:: INPUT ::
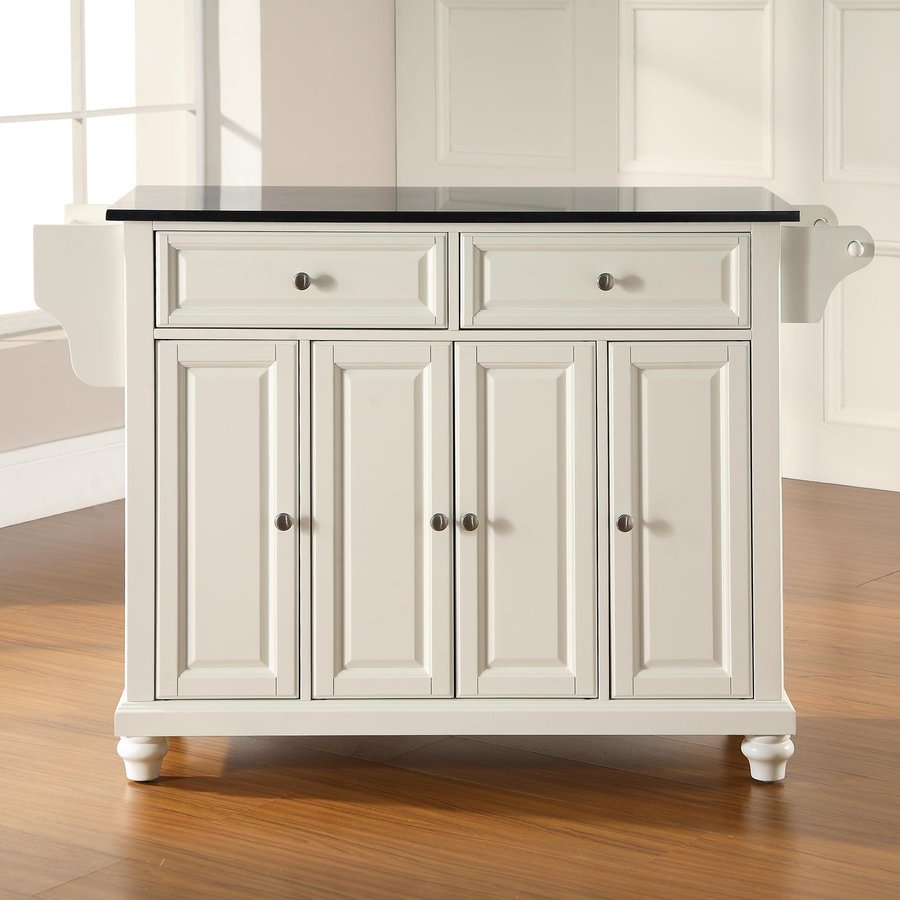 Crosley Furniture Kitchen Island Shop Crosley Furniture 52 In L X 18 In W X 36 In H White Kitchen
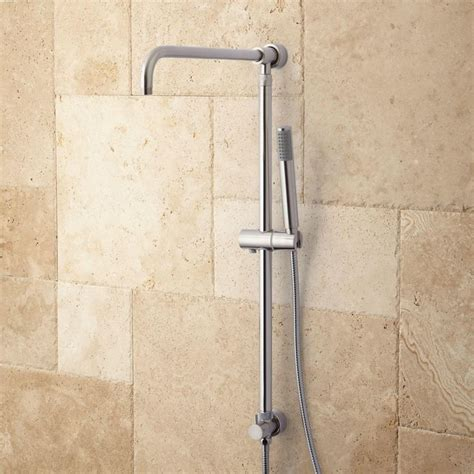 hawick shower system riser with shower shower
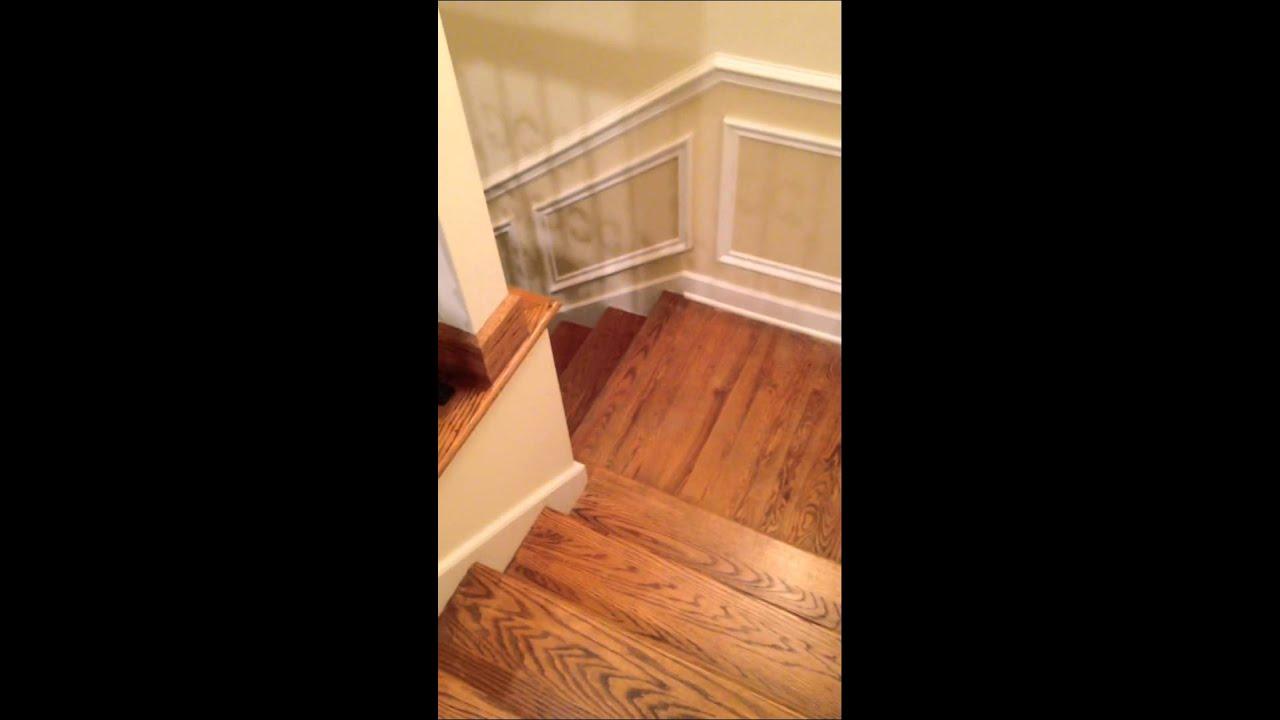 escalier au sous sol youtube. Black Bedroom Furniture Sets. Home Design Ideas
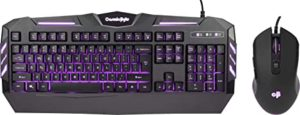 Cosmic Byte Dark Matter Gaming Keyboard and Rs 829 amazon dealnloot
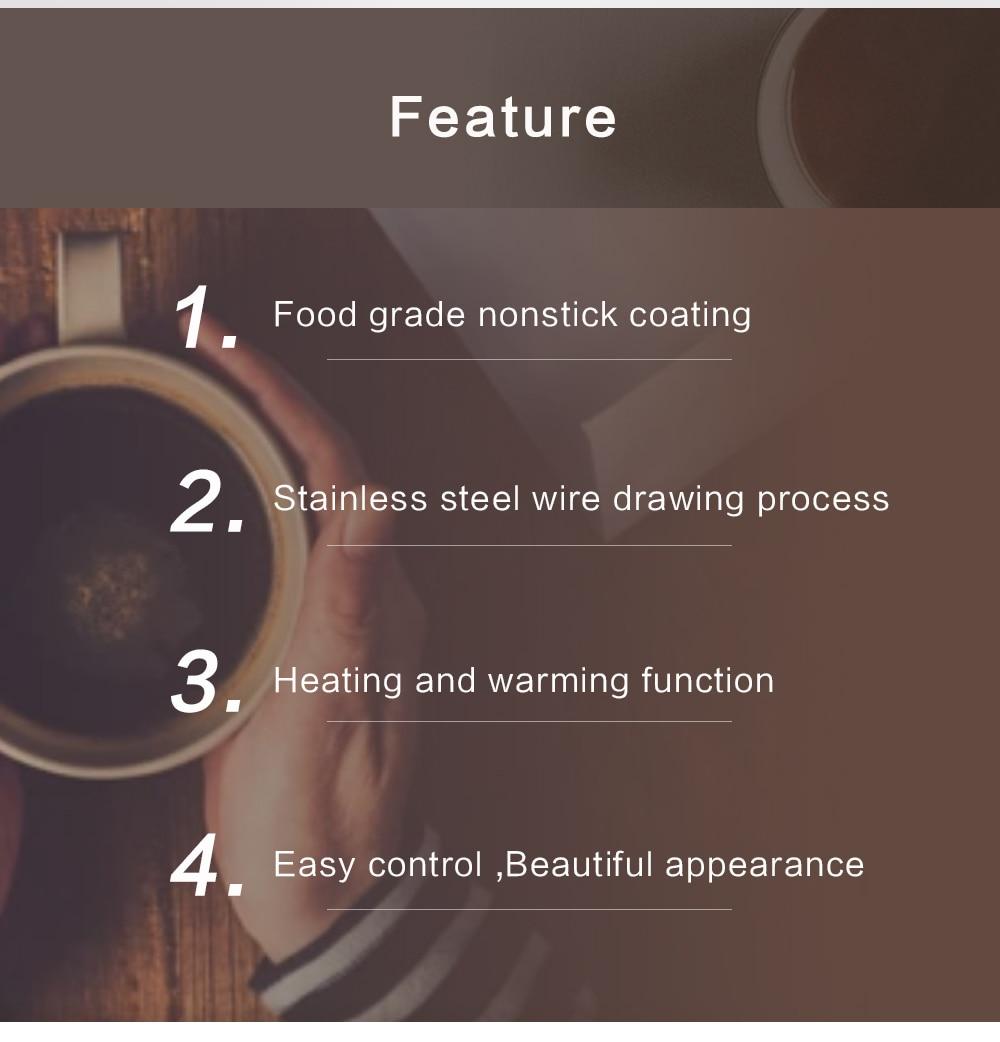 Boiler Pot Beverage Heating 3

:: EXERCISE INSTRUCTIONS ::
Above are the records; set down exactly the lines from the line containing "hawick shower system" through their last line, leaving every picture out.

:: ANSWER AREA ::
 hawick shower system riser with shower shower
 escalier au sous sol youtube. Black Bedroom Furniture Sets. Home Design Ideas
 Cosmic Byte Dark Matter Gaming Keyboard and Rs 829 amazon dealnloot
 Boiler Pot Beverage Heating 3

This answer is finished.